─── SOURCE DATA ───

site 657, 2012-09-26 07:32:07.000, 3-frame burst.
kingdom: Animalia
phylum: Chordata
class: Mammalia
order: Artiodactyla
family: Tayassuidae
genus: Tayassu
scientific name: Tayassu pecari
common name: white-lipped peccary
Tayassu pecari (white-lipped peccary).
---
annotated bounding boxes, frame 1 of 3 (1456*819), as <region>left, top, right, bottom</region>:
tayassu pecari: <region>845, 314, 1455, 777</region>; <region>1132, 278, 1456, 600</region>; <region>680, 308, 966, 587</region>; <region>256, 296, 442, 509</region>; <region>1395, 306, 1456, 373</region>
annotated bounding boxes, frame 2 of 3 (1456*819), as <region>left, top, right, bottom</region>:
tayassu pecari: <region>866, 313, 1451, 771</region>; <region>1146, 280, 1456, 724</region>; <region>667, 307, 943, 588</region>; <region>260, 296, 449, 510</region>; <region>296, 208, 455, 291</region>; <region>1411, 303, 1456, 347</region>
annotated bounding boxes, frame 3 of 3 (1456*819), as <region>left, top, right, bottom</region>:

───

YOUR OBJECTIVE:
In full and exactly as written, repeat the data.

EXPECTED OUTPUT:
site 657, 2012-09-26 07:32:07.000, 3-frame burst.
kingdom: Animalia
phylum: Chordata
class: Mammalia
order: Artiodactyla
family: Tayassuidae
genus: Tayassu
scientific name: Tayassu pecari
common name: white-lipped peccary
Tayassu pecari (white-lipped peccary).
---
annotated bounding boxes, frame 1 of 3 (1456*819), as <region>left, top, right, bottom</region>:
tayassu pecari: <region>845, 314, 1455, 777</region>; <region>1132, 278, 1456, 600</region>; <region>680, 308, 966, 587</region>; <region>256, 296, 442, 509</region>; <region>1395, 306, 1456, 373</region>
annotated bounding boxes, frame 2 of 3 (1456*819), as <region>left, top, right, bottom</region>:
tayassu pecari: <region>866, 313, 1451, 771</region>; <region>1146, 280, 1456, 724</region>; <region>667, 307, 943, 588</region>; <region>260, 296, 449, 510</region>; <region>296, 208, 455, 291</region>; <region>1411, 303, 1456, 347</region>
annotated bounding boxes, frame 3 of 3 (1456*819), as <region>left, top, right, bottom</region>:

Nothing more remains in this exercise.